张大彪看着陈平山面色突变,感觉他被唬住,便以为他就是个初生牛犊不怕虎的二愣子猎户,便心生一丝轻视。
“小兄弟,野猪沟在山脊北面,那地方是整片大黑山里最邪性、最凶险的地界,就算是老猎户,平时就算是追兽追红了眼,也绝不敢单枪匹马往那片钻!”

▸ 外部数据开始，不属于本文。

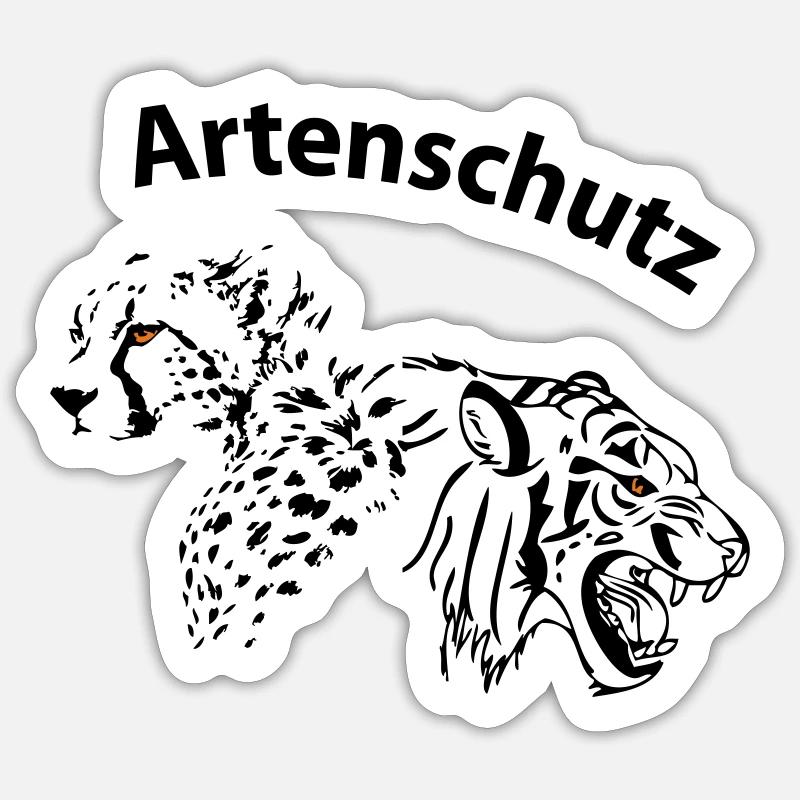 Artenschutz - Ökosystem - Sticker Größe S (10 x 10 cm) - Mattweiß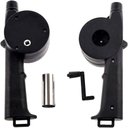 Ver imagem 1 de Soprador Acendedor de Churrasqueira Carvao Lareira Ventilador Manual Assoprador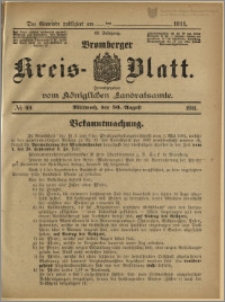 Bromberger Kreis-Blatt, 1911, nr 69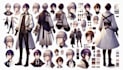 create my hero academia anime character sheet design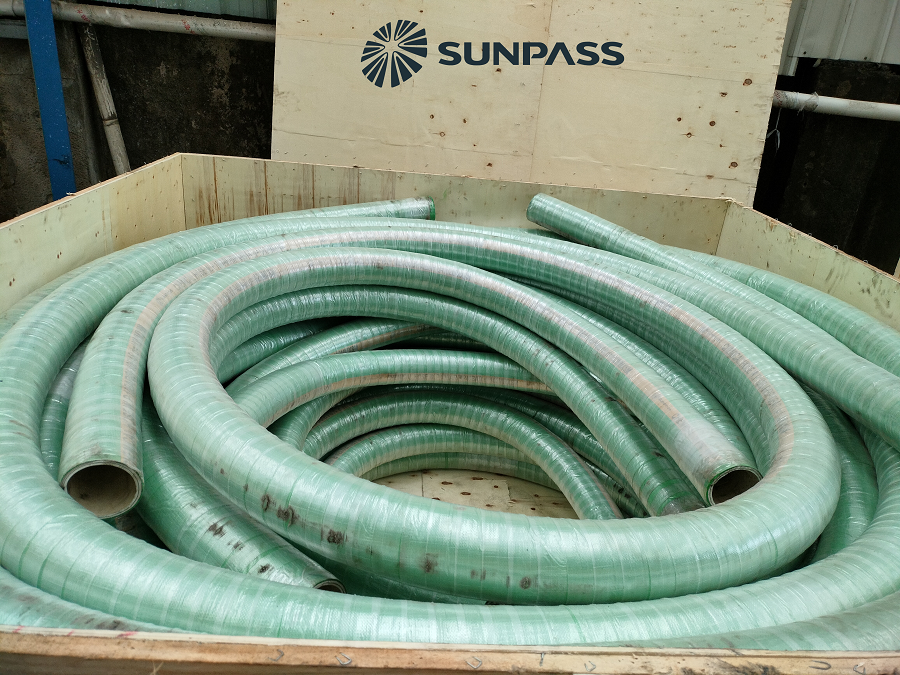 SUNPASS Chemical Suction Hose for Iso Tank Container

他往炕沿上一坐,狠狠嘬了口烟,两个鼻孔像是火车一样,突突冒烟。
“不是咱胆子小,是那沟里的野猪,跟别处的根本不是一个路数!个头大、性子猛、护崽疯,领头的那几头老猪,都是吃过活物、见过血的,皮糙肉厚得连土枪都打不穿,一冲起来,三四头壮牛都拉不住!”
陈平山眉头微挑,静静听着。
张大彪指着地图,狠狠一划拉。
“这沟四面全是陡峭的石砬子,只有一条窄路能进去,进去就是个死胡同,易进难退。沟底阴暗潮湿,常年不见太阳,烂树叶厚得能埋到人膝盖,底下全是暗坑、烂泥潭,一脚踩错就能陷进去。沟里还有一条山溪,水都带冰碴子,边上全是野猪打滚的泥坑,气味重得能熏死人。”
“沟两边全是几人抱的大树,藤子缠的到处都是,视线差、回声大,真要是被猪群围了,喊破嗓子都没人听得见。咱们林场有句老话:宁闯黑瞎坳,不进野猪沟,说的就是这地方。”
说到这儿,张大彪声音压得更低,带着几分神秘。
“这阵子,野猪沟已经连着出三回伤人事儿了。”
“头一回,是林场两个伐木工迷了路,误闯到沟口,当场被一头大公猪拱翻一个,腿直接咬断,另一个连滚带爬跑出来,半条命都没了。
第二回,是外屯一个放羊老汉,羊被野猪勾进了沟,他跟着进去找,就再也没出来,等我们找到时,人已经没法看了……
第三回就在前几天,护林员巡逻到山脊边,差点被从沟里冲出来的猪群顶下悬崖,摩托车都给撞废了!”
张大彪一巴掌拍在地图上。
“所以县里才急眼,办这场围猎竞赛,明着是打猎,实则是要清剿野猪沟的祸根!这地方再不收拾,开春春耕,山下几个屯子的庄稼、牲口,全得被霍霍完,早晚还要出人命!还有咱们林场,都没人敢上山!”
陈平山暗暗点头,看来这次林场没白来。
“彪哥,谢谢啦!等我打了野猪,来请你喝酒。”
陈平山作势要走,但是张大彪却一把将他拦住。
他抬头看向陈平山,眼神诚恳认真。
“平山老弟,我知道你胆子大、枪法准,但我丑话说在前头,野猪沟,能不进就不进。就算要进,也千万别一个人硬闯,那不是打猎,那是去送命!”
说到这儿,张大彪话锋一转,又拍了拍胸脯,顺势推销起自己的猎犬。
“不过你要是真打算往深处走,我这几条猎犬能救你命!闻腥、探路、预警、围堵,样样精通,真遇上大野猪,它们能帮你拖出逃生的时间!租一条、买一条都好说,总比拿命硬拼强!”
陈平山摆摆手。
“彪哥,我们靠山屯你也不是不知道,穷的叮当响,自己吃饱都费劲,更别提在养一条猎犬,算了算了。”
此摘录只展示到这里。